**Exercise requirements:**
Identify every line in the data below that contains the string "bouquet", and copy each one. Case counts, so match the string with the same capitalization.

(Source data)
+===+

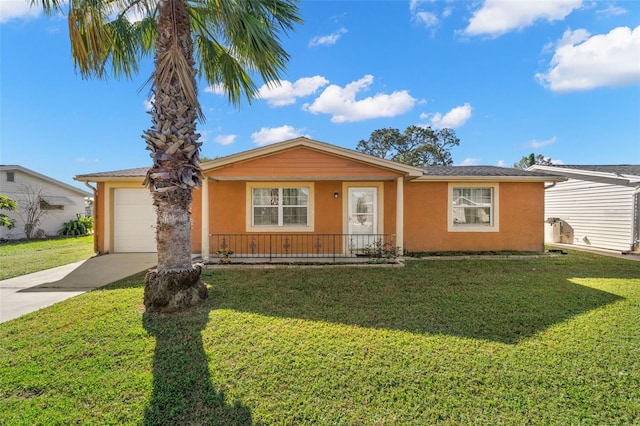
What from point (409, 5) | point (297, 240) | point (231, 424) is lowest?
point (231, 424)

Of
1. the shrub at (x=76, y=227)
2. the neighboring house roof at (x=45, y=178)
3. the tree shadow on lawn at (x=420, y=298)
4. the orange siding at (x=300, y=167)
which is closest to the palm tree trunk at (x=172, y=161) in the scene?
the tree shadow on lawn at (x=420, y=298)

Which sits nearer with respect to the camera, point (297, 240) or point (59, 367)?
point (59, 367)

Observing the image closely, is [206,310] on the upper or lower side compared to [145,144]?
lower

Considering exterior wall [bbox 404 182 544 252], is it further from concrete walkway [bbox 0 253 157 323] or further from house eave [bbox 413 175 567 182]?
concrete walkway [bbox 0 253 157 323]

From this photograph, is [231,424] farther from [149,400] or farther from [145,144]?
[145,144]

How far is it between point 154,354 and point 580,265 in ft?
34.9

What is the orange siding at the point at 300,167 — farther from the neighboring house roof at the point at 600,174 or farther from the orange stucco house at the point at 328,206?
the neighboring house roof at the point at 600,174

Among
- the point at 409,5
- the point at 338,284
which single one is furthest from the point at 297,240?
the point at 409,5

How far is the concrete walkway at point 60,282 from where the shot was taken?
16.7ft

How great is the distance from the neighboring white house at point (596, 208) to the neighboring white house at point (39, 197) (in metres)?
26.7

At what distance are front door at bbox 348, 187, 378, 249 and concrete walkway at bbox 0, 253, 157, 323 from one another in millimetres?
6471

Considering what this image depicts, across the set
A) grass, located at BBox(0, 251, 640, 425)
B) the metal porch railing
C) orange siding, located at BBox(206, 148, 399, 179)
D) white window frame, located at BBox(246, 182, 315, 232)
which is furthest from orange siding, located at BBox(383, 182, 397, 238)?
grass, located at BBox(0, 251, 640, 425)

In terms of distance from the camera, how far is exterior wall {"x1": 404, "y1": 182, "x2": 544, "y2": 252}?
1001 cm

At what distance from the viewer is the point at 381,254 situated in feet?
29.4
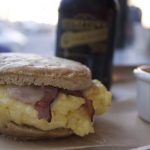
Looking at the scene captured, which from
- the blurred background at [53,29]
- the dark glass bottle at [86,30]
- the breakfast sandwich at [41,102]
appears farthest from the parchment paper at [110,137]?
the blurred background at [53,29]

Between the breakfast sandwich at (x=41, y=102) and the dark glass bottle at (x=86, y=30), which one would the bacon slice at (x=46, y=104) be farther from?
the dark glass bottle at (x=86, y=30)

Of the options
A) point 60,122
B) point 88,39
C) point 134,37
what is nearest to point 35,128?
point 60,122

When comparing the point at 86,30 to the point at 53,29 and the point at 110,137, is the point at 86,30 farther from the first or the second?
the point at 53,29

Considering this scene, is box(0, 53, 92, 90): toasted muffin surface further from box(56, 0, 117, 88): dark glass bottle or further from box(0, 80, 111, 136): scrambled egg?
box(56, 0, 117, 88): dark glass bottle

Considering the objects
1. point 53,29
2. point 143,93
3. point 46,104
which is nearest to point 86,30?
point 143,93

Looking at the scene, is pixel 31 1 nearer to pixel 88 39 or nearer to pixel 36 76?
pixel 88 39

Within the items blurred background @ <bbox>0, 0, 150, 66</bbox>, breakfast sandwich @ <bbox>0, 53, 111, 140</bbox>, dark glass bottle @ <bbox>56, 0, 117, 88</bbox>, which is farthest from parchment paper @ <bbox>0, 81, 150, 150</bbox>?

+===+

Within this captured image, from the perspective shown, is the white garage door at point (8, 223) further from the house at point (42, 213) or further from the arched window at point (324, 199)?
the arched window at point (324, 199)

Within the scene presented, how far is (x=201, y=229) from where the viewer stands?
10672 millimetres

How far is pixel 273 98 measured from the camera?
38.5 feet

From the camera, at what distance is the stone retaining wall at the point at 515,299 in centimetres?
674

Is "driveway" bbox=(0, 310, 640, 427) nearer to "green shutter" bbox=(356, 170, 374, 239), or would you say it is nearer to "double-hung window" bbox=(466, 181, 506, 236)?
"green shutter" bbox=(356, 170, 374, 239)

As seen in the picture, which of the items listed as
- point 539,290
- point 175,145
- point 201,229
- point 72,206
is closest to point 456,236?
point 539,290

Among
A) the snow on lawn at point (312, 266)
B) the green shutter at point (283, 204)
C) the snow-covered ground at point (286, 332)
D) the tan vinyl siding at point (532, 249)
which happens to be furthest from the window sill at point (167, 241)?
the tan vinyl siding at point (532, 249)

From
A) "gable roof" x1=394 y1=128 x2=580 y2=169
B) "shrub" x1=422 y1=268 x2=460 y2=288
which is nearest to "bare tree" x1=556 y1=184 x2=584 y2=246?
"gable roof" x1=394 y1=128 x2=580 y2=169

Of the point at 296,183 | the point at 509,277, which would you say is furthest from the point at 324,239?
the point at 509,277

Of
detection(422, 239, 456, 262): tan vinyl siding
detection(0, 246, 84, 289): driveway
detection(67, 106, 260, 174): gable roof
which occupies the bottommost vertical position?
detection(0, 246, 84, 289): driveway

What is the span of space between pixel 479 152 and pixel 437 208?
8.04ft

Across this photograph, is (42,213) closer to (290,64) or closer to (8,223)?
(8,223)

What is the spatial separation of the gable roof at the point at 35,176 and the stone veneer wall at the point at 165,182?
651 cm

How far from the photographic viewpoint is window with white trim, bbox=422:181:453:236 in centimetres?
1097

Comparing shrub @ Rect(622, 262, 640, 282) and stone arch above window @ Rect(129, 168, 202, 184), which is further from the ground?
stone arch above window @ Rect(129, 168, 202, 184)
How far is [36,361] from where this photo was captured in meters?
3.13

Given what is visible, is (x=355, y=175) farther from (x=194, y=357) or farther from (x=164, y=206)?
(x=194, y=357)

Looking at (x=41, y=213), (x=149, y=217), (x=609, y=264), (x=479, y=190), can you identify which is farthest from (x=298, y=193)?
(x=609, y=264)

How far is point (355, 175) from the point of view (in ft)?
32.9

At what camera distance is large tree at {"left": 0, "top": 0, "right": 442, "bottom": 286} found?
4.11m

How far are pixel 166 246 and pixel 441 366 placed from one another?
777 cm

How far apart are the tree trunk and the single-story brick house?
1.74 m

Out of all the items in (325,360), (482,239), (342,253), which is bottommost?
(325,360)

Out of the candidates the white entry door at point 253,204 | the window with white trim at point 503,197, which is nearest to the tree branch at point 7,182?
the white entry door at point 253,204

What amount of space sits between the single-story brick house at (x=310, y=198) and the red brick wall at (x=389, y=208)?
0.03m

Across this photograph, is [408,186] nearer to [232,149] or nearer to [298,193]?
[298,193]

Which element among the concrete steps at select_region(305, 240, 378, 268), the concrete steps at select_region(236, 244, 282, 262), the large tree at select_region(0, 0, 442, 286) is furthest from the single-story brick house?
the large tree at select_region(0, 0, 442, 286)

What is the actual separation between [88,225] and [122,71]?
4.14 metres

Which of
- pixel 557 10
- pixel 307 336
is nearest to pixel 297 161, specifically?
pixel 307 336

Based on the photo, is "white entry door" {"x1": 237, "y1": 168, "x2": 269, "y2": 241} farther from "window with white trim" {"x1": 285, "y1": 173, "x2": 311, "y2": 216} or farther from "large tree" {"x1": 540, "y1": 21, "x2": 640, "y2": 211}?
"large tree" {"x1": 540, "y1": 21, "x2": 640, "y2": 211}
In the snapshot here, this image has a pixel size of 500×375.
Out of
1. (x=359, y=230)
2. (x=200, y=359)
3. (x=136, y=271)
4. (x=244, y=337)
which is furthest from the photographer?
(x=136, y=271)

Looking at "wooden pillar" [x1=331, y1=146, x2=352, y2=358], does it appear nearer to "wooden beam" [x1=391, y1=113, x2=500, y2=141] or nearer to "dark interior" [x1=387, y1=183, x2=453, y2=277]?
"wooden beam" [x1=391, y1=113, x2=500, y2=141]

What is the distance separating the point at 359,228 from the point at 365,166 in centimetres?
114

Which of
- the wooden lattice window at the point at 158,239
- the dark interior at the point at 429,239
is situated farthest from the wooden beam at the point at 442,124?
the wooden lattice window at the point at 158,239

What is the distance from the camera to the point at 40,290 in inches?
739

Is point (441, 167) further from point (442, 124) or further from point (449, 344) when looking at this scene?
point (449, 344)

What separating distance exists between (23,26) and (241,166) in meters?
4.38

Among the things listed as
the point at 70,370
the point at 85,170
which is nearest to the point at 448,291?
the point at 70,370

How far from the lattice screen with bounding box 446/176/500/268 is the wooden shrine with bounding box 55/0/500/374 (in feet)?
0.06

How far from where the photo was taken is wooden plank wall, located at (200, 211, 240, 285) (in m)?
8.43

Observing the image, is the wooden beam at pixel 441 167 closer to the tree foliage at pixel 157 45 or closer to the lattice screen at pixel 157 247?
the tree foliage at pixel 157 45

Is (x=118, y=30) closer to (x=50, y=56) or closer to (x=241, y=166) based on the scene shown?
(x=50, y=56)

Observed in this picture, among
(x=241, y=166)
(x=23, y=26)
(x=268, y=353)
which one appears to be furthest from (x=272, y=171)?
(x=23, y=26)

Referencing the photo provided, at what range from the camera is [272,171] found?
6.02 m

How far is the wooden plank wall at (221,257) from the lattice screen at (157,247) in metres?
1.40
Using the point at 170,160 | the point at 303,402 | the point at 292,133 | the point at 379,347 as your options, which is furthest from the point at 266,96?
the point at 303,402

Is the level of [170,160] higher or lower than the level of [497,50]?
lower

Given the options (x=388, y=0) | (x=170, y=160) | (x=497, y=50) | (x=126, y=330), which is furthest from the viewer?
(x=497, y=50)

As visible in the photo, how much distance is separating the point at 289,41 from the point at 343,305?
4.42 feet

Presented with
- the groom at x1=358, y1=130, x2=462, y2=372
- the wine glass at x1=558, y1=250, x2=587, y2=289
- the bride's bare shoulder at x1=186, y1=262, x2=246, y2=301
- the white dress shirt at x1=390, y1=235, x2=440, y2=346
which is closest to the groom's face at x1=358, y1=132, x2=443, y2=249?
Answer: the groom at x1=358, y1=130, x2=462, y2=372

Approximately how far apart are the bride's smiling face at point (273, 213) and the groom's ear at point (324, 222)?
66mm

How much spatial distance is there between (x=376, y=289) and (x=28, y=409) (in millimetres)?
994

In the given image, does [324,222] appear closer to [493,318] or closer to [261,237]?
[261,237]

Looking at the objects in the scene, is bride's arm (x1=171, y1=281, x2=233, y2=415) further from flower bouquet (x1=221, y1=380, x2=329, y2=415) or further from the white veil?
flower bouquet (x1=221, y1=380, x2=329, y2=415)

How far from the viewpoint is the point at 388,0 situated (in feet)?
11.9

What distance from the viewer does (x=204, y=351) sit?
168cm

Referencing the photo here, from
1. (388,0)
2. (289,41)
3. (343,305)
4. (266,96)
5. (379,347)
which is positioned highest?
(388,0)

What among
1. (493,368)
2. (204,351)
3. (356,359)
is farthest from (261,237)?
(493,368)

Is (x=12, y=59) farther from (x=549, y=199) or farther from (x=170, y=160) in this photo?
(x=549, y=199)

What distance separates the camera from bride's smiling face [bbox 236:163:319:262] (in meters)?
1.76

+===+

**Result below:**
Looking at the objects in the scene, is bride's arm (x1=171, y1=281, x2=233, y2=415) further from flower bouquet (x1=221, y1=380, x2=329, y2=415) or further from the white veil?
flower bouquet (x1=221, y1=380, x2=329, y2=415)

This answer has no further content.